My point was not that you should use it, for fun, but because using it might make the "what if offline tx uses change address 1e7?" problem a bit easier.  The online computer could hand out millions of addresses on the external chain, but the number of addresses used on the internal chain will be strictly limited.

However, if the private keys are distributed across multiple devices, it's not quite so simple...

[thezerg]

Seems like we should start really simple targeted for the smallest USB device, like the cypress CY7C64316. 

Define a protocol that could sign a bunch of outputs; and not even keep track of the act balance.

Base it off of a "transport" that consists of 2 APIs:

send(buffer, length)
recv(buffer,length)

because any underlying transport can implement these 2.


Then additional protocol functionality can be layered on top (to support more advanced HW wallets)... and additional transports can be layered below.

In a related note, is there any web service that will just post an arbitrary bitcoin TXN to the network based on some RESTful probably binary-coded API?

[someone42]

Here are some of my findings regarding USB HID-based communication. Perhaps they will be useful to anyone else working on interfacing with hardware wallets.

• The maximum throughput I've seen in either direction when using HIDAPI is 31500 bytes/s. This is fast enough to transfer most Bitcoin transactions instantly (from a user's perspective), but it is less than 3% of full-speed USB maximum throughput.
• There needs to be a way to identify hardware wallets. HIDAPI's hid_enumerate() function gives you a list of HID devices, but it includes things like keyboards and mice. USB device properties which HIDAPI can query include: vendor ID, product ID, manufacturer string, product string and serial number. Identification via. vendor/product ID is probably not a good idea because they're constrained by other factors.
• The latest version of HIDAPI available on https://github.com/signal11/hidapi/downloads (v0.7.0) is quite outdated. It has issues on Windows relating to report sizes (see https://github.com/signal11/hidapi/pull/28).
• For the CP2110-based protocol that slush has proposed, a long, repetitive HID report descriptor is required.
• On the device side, things are complicated by the fact that the HID specification allows reports to be sent/received from both the control endpoint and an interrupt endpoint. Both these methods have their own subtleties.

Some Windows XP-specific things:

• Windows will refuse to enumerate your HID device unless it provides a valid report descriptor. Windows will refuse to process reports unless that report is correctly described in the report descriptor. This is why that "long, repetitive HID report descriptor" is not just a good idea - it seems to be required for the interface to work at all.
• Upon success, HIDAPI's hid_read() always returns the size of the largest report, even if a smaller report was received. So its return value should be ignored and the report ID (first byte) should be used to determine the report size.
• Windows will eat up received reports even if hid_read() isn't being called.

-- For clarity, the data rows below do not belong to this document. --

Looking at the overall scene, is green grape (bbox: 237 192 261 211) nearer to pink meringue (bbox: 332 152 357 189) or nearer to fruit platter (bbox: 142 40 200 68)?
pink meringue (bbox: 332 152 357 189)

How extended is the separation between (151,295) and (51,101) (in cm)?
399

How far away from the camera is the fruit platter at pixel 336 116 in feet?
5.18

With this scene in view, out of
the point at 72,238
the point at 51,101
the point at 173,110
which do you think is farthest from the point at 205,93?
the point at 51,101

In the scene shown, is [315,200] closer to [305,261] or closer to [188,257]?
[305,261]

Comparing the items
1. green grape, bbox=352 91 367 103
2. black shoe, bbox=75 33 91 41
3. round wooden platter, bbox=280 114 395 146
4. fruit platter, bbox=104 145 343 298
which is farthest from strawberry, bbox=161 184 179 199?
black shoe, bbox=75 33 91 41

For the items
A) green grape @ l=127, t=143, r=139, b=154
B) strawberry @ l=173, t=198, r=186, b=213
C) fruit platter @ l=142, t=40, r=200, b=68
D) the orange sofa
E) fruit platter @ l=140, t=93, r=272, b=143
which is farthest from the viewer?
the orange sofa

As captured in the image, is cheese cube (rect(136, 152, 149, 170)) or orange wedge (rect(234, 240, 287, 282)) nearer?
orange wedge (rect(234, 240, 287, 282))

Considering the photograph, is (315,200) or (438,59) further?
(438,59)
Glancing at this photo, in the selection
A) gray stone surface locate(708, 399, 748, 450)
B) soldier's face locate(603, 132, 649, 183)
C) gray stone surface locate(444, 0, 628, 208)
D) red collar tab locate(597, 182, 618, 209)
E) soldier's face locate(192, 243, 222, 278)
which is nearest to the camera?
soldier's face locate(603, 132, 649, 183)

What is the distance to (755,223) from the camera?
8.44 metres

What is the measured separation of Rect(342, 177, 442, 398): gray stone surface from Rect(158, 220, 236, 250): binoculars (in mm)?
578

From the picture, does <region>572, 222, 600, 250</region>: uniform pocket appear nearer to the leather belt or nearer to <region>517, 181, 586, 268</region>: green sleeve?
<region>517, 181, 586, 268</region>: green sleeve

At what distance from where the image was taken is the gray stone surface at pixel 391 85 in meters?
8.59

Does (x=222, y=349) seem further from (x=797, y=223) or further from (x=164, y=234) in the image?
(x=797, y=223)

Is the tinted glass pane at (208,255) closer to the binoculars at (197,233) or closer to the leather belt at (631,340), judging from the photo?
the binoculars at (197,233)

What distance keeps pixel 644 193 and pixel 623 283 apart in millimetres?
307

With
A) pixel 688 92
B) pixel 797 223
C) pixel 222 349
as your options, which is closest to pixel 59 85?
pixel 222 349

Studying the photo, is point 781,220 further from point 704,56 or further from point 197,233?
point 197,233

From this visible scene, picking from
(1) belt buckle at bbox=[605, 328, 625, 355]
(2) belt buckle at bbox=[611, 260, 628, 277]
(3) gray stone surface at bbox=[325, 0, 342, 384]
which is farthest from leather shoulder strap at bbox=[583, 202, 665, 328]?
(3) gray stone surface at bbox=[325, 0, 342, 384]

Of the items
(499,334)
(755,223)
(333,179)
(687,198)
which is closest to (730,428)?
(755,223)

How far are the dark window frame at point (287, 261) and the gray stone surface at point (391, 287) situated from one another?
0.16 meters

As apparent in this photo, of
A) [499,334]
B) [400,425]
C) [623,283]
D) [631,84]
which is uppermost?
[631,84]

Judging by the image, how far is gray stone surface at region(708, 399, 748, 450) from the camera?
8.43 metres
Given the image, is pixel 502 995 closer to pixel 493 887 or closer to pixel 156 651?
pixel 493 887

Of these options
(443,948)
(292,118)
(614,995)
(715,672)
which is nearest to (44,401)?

Some Linux-specific things:

• HIDAPI provides two backends: one based on the hidraw kernel driver, and one based on libusb-1.0. Certain kernel versions have some hidraw bugs.
• No matter what backend is used, access to a USB HID device requires root permissions. Alternatively, udev rules can be used to whitelist certain devices. Care must be taken to write the whitelist filter so that it includes all hardware wallets.
• By default, when a USB HID device is plugged in, the hidraw driver will use "get report" control requests, presumably to initialise its view of the state of the device. This can end up eating up the first byte sent from the hardware wallet.